TASK STATEMENT.
When you respond, write out each entry exactly as it stands.
Segment Start: INFORMATION PROVIDED
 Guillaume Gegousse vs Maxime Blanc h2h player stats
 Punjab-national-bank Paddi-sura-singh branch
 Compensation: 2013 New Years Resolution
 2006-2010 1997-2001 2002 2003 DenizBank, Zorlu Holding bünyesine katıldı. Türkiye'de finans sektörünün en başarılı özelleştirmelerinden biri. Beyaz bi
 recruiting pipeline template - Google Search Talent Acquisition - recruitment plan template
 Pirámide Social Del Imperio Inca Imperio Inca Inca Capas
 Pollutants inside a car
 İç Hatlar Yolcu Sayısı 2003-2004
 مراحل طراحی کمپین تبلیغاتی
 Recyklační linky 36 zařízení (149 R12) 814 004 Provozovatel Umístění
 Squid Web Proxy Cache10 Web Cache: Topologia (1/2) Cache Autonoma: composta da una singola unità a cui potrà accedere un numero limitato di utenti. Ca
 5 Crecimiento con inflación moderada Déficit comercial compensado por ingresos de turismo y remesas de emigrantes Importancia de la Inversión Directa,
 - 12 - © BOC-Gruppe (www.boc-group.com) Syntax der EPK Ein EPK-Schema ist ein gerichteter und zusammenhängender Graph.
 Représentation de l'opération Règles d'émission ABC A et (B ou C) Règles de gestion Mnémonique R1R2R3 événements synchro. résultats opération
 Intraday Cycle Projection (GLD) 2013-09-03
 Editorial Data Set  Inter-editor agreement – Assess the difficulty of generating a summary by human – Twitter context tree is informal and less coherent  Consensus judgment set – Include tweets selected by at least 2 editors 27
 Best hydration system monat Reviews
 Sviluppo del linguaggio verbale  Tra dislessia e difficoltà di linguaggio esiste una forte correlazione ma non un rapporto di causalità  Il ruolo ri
Segment End: INFORMATION PROVIDED
ANSWER TO THE PROBLEM.
 Guillaume Gegousse vs Maxime Blanc h2h player stats
 Punjab-national-bank Paddi-sura-singh branch
 Compensation: 2013 New Years Resolution
 2006-2010 1997-2001 2002 2003 DenizBank, Zorlu Holding bünyesine katıldı. Türkiye'de finans sektörünün en başarılı özelleştirmelerinden biri. Beyaz bi
 recruiting pipeline template - Google Search Talent Acquisition - recruitment plan template
 Pirámide Social Del Imperio Inca Imperio Inca Inca Capas
 Pollutants inside a car
 İç Hatlar Yolcu Sayısı 2003-2004
 مراحل طراحی کمپین تبلیغاتی
 Recyklační linky 36 zařízení (149 R12) 814 004 Provozovatel Umístění
 Squid Web Proxy Cache10 Web Cache: Topologia (1/2) Cache Autonoma: composta da una singola unità a cui potrà accedere un numero limitato di utenti. Ca
 5 Crecimiento con inflación moderada Déficit comercial compensado por ingresos de turismo y remesas de emigrantes Importancia de la Inversión Directa,
 - 12 - © BOC-Gruppe (www.boc-group.com) Syntax der EPK Ein EPK-Schema ist ein gerichteter und zusammenhängender Graph.
 Représentation de l'opération Règles d'émission ABC A et (B ou C) Règles de gestion Mnémonique R1R2R3 événements synchro. résultats opération
 Intraday Cycle Projection (GLD) 2013-09-03
 Editorial Data Set  Inter-editor agreement – Assess the difficulty of generating a summary by human – Twitter context tree is informal and less coherent  Consensus judgment set – Include tweets selected by at least 2 editors 27
 Best hydration system monat Reviews
 Sviluppo del linguaggio verbale  Tra dislessia e difficoltà di linguaggio esiste una forte correlazione ma non un rapporto di causalità  Il ruolo ri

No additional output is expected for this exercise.